---------- THE INPUT ----------

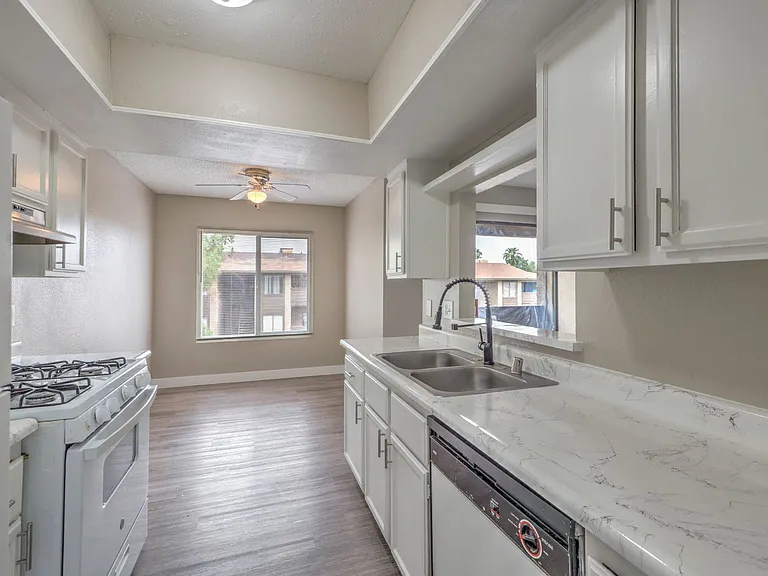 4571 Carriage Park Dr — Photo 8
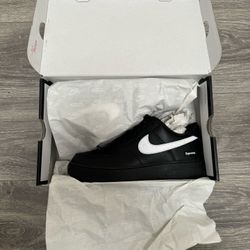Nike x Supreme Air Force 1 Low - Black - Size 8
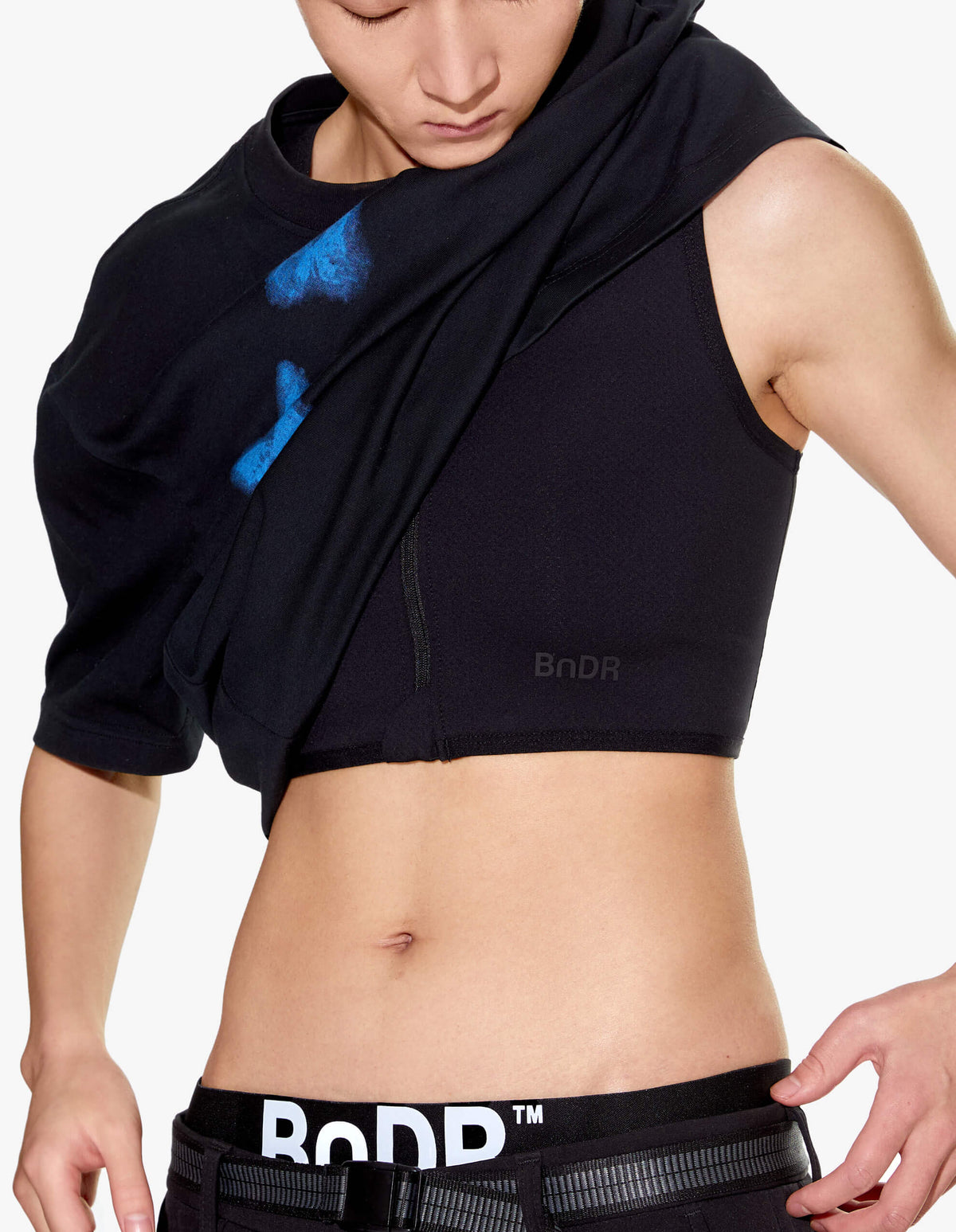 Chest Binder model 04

----------
---------- THE INPUT ----------

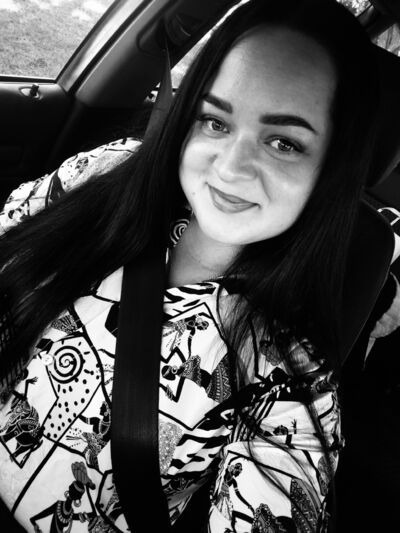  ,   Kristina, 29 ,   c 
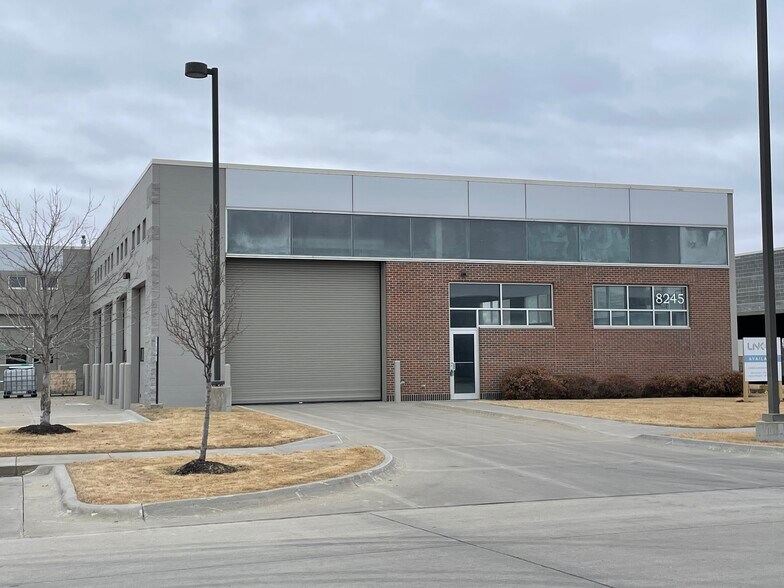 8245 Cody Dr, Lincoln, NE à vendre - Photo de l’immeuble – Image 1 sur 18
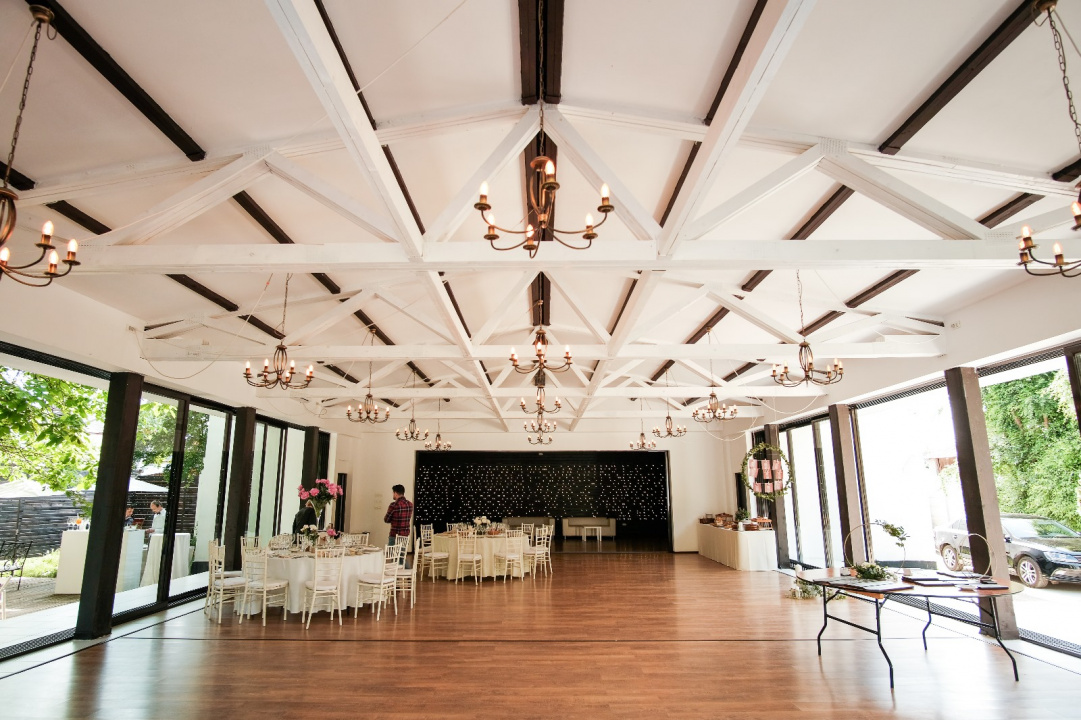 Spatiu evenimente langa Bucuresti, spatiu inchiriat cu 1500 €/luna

----------

▶ WHAT THE TASK REQUIRES
Please copy the items from the line with "4571 Carriage Park Dr — Photo 8" up to and including the line with "Chest Binder model 04", reproducing each line word for word. Leave the pictures out of your answer.

▶ EXERCISE ANSWER
 4571 Carriage Park Dr — Photo 8
Nike x Supreme Air Force 1 Low - Black - Size 8
 Chest Binder model 04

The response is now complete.